If I've misunderstood and this variant did not appear at all in the output of GGA mode, or if you're talking about a different variant, could you please respond with the exact contents of your --alleles file for any variants with alleles that overlap a variant you think is missing from the final output, and the output of GGA mode at those positions? Thanks!

— You are receiving this because you were mentioned. Reply to this email directly, view it on GitHubhttps://github.com/broadinstitute/gatk/issues/5385#issuecomment-435892883, or mute the threadhttps://github.com/notifications/unsubscribe-auth/AB3DCwaj5qj18kW_rYV-DjEkN7YuMzCFks5usEn7gaJpZM4YLbo2.

cwhelan commented 5 years ago

I can definitely appreciate that in some cases downstream analysis might be made easier if the original representations of GGA mode alleles were preserved.

Internally, HaplotypeCaller has to convert all variants at a position to share the same reference context so that read alignments can be compared to all possible alternate alleles simultaneously, and it would be a complex and error-prone process to re-map the unified alleles back to their original representations, and would also pose problems in terms of computing the correct values for INFO field annotations such as DP if the output VCF had to be split across multiple lines according to the how things were specified in the input files.

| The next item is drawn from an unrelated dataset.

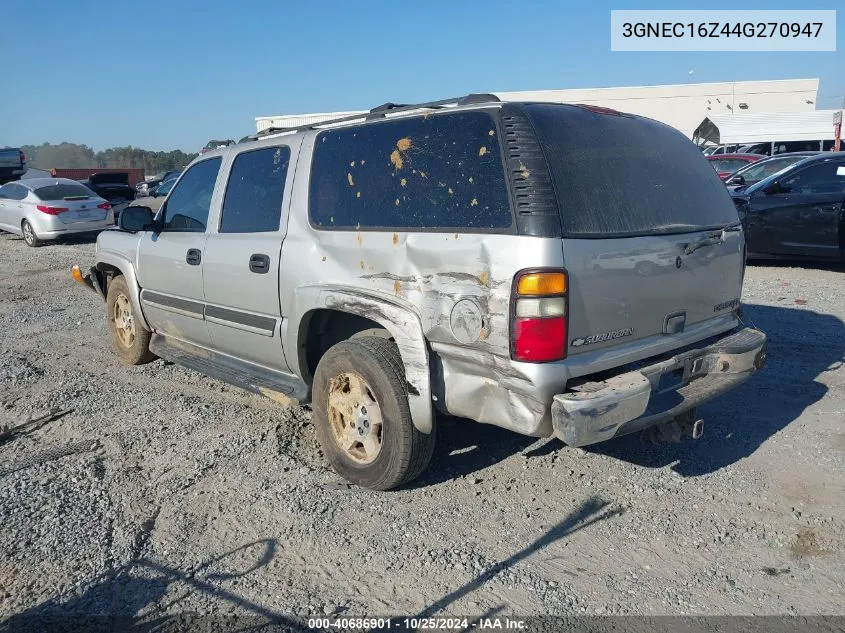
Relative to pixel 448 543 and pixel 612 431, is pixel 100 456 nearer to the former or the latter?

I'm going to close this for now unless you strongly object or have an additional case that shows an error in GGA mode output. It's possible that in the future we could implement an enhancement in the form of a mode that preserves the GGA input allele representations, possibly under some stricter conditions upon the input, but that would likely be a tricky implementation. Pinging @ldgauthier to make sure she agrees.